Refugees Welcome Here

IMG_0513.JPG“I do not know where I am going.  Where I have come from is disappearing, I am unwelcome and my beauty is not beauty here.  My body is burning with the shame of not belonging….The lines, the forms, the people at the desks, the calling cards, the immigration offices, the looks on the street, the cold settling deep into my bones, the English classes at night, the distance I am from home.  But… all of this is better than the scent of a woman completely on fire, or a truckload of men, who look like my father pulling out my teeth and nails, or fourteen men between my legs, or a gun, or a promise or a lie, or his name, or his manhood in my mouth.”

Warson Shire,  writer, poet, editor, teacher and author of Teaching My Mother To Give Birth

“In a sea of human beings, it is difficult, at times even impossible, to see the human as being. ”

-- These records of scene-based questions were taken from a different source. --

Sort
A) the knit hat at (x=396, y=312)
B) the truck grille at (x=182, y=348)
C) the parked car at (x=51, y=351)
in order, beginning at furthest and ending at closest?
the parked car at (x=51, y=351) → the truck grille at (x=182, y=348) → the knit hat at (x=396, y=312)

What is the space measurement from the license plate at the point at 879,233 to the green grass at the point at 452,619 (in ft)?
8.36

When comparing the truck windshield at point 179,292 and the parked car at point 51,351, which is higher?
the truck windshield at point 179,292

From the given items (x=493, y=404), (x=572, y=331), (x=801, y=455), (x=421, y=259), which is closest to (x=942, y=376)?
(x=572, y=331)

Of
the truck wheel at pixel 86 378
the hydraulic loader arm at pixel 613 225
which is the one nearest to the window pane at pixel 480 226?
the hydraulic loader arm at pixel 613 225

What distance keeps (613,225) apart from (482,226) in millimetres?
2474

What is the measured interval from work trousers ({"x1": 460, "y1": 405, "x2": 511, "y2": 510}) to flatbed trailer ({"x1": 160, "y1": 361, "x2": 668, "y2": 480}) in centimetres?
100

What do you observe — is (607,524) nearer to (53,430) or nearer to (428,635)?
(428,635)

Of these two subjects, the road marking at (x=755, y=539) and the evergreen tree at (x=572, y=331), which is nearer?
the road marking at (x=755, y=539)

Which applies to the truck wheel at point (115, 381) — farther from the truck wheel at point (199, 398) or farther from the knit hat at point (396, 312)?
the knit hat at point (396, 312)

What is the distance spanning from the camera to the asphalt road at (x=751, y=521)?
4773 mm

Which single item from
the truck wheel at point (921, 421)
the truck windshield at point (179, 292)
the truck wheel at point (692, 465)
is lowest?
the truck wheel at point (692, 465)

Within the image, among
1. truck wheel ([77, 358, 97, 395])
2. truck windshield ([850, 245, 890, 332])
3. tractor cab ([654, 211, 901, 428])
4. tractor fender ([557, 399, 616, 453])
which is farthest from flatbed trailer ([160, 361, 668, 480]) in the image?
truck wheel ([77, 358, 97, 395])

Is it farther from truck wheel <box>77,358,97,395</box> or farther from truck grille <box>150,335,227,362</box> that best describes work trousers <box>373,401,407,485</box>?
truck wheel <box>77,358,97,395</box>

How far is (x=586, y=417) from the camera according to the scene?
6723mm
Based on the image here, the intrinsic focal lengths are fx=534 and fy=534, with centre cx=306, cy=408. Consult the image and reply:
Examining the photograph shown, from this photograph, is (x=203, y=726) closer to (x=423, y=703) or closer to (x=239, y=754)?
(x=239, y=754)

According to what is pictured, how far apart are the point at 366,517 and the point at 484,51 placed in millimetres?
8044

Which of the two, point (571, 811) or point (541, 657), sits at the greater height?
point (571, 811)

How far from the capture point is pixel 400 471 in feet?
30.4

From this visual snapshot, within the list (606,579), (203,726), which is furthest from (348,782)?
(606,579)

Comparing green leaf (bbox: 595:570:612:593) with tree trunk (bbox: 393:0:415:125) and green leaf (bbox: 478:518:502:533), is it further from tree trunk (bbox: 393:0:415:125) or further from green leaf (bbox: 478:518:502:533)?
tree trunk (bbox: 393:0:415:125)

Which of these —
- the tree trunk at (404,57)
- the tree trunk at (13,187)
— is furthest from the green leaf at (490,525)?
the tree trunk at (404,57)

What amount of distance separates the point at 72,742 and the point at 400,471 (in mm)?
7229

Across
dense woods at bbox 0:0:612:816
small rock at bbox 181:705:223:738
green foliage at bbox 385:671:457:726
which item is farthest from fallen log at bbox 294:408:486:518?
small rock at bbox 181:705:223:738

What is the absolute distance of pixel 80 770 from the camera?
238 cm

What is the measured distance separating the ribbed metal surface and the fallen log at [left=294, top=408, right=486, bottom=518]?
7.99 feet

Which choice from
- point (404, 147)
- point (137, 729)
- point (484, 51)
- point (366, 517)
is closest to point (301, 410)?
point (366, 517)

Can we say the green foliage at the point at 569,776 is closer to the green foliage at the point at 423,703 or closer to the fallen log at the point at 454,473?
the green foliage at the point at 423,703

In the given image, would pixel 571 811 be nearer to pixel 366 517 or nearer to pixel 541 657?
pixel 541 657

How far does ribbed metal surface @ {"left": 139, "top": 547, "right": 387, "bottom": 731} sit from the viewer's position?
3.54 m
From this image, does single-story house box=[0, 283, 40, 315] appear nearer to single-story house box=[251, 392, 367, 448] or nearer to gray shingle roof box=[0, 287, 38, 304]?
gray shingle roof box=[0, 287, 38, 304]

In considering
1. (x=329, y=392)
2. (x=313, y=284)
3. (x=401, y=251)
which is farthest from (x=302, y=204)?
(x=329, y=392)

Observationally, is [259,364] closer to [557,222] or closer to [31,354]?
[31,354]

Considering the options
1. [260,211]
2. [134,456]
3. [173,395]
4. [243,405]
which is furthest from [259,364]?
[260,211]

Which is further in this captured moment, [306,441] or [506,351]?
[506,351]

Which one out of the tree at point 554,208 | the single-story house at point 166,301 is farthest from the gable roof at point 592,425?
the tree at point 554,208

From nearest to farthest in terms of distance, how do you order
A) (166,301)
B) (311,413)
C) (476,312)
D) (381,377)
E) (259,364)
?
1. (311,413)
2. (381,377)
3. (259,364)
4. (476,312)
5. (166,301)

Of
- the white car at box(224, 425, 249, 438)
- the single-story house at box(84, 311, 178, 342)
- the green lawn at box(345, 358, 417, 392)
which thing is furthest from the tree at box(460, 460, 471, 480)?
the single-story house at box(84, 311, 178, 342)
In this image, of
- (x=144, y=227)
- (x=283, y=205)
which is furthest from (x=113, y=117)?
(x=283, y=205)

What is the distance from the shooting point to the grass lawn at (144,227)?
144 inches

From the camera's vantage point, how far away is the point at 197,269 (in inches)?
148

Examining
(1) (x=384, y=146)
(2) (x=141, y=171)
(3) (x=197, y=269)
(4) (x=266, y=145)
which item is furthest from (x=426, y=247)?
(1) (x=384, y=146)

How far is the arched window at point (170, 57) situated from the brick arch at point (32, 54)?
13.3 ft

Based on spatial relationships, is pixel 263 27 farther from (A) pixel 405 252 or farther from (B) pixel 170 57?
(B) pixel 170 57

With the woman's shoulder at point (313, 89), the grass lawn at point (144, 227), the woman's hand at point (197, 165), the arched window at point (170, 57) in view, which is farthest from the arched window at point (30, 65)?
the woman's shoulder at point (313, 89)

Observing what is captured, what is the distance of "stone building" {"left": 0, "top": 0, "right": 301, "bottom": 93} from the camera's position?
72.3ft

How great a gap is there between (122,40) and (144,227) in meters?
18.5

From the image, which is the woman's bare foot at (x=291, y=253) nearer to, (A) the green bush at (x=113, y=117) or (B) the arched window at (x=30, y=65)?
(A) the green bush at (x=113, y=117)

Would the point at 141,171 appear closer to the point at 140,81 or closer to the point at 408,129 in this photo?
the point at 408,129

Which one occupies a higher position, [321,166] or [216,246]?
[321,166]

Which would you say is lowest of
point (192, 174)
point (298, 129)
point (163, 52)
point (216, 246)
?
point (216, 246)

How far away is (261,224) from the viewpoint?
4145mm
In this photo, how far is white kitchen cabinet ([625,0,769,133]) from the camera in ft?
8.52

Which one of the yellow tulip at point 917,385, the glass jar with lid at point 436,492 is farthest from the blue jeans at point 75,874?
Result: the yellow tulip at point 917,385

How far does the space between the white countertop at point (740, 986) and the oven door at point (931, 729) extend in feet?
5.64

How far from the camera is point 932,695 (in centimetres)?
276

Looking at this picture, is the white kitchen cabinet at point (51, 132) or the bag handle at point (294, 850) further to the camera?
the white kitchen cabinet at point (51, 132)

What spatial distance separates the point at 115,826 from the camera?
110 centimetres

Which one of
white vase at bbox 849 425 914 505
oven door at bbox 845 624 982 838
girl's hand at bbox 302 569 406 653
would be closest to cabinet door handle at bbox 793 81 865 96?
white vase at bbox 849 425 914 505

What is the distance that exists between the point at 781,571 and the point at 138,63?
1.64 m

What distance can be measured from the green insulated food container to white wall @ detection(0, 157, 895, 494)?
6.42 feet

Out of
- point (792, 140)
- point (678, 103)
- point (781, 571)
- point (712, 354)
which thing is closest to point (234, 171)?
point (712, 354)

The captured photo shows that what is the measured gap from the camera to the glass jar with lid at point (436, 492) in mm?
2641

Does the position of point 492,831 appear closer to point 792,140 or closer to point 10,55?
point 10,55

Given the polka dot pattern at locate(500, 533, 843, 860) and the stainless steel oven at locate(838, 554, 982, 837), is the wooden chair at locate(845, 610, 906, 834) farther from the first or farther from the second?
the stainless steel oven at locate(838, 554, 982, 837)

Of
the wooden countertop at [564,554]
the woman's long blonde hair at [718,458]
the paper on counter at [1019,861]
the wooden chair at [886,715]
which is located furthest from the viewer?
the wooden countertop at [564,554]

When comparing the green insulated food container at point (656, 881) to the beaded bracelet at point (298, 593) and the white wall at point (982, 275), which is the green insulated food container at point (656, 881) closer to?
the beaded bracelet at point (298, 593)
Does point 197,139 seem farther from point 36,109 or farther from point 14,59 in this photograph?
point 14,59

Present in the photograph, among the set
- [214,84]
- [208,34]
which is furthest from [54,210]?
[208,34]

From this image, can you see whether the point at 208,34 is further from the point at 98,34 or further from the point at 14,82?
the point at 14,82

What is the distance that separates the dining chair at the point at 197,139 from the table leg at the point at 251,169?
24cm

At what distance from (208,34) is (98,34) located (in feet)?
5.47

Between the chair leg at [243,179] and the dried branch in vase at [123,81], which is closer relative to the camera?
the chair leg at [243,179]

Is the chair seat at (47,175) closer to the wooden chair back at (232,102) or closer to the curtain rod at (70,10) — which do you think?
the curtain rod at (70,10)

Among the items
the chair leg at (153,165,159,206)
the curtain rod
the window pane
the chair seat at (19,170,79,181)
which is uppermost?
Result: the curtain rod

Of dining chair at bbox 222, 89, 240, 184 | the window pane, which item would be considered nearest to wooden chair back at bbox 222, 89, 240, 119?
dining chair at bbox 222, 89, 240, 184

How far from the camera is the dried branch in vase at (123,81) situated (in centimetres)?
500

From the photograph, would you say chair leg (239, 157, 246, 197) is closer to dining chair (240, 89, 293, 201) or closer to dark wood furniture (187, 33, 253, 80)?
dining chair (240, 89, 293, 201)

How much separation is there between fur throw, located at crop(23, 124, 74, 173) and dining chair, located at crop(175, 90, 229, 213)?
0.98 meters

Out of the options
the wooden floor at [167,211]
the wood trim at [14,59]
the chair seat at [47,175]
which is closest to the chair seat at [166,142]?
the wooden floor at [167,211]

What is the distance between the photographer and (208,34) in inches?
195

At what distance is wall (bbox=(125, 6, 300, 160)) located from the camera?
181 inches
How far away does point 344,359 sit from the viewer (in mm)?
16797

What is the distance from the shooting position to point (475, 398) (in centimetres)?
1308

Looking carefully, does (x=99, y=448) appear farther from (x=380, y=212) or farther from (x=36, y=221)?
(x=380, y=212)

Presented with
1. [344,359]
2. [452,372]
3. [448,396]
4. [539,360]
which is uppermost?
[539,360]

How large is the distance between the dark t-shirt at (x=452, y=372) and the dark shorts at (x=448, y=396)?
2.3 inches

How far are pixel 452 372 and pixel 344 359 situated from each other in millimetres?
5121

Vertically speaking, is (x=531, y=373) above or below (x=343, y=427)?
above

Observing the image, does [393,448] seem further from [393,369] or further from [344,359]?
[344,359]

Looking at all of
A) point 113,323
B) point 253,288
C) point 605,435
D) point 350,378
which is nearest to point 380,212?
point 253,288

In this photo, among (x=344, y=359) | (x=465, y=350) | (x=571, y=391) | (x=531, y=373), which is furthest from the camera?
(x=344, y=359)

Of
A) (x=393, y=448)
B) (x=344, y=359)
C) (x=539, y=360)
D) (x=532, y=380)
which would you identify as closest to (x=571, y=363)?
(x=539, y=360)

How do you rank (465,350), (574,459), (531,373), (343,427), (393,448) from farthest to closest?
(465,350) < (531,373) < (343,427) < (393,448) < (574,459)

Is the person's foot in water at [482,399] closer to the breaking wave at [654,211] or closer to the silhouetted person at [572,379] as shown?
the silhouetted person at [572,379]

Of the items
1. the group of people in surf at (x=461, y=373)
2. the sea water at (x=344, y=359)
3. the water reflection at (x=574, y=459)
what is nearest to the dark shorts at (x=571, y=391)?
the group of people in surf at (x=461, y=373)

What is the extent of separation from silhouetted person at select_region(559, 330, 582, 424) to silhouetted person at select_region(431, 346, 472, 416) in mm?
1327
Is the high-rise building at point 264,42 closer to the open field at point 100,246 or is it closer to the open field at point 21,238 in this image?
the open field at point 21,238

Aysha Taryam,  Arab Editor, author of The Opposite of Indifference

It would be wonderful if all people living in the United States felt hopeful and secure enough to welcome refugees from other places, but unfortunately, many in our own country feel disenfranchised and fearful and deprived.  So I suggest we think of all human beings as refugees fleeing from pain,  do all we can to understand the traumatic nature of human existence, and  all we can to heal it, spiritually, emotionally, and in as practical ways (like health care, employment, equal rights) as possible.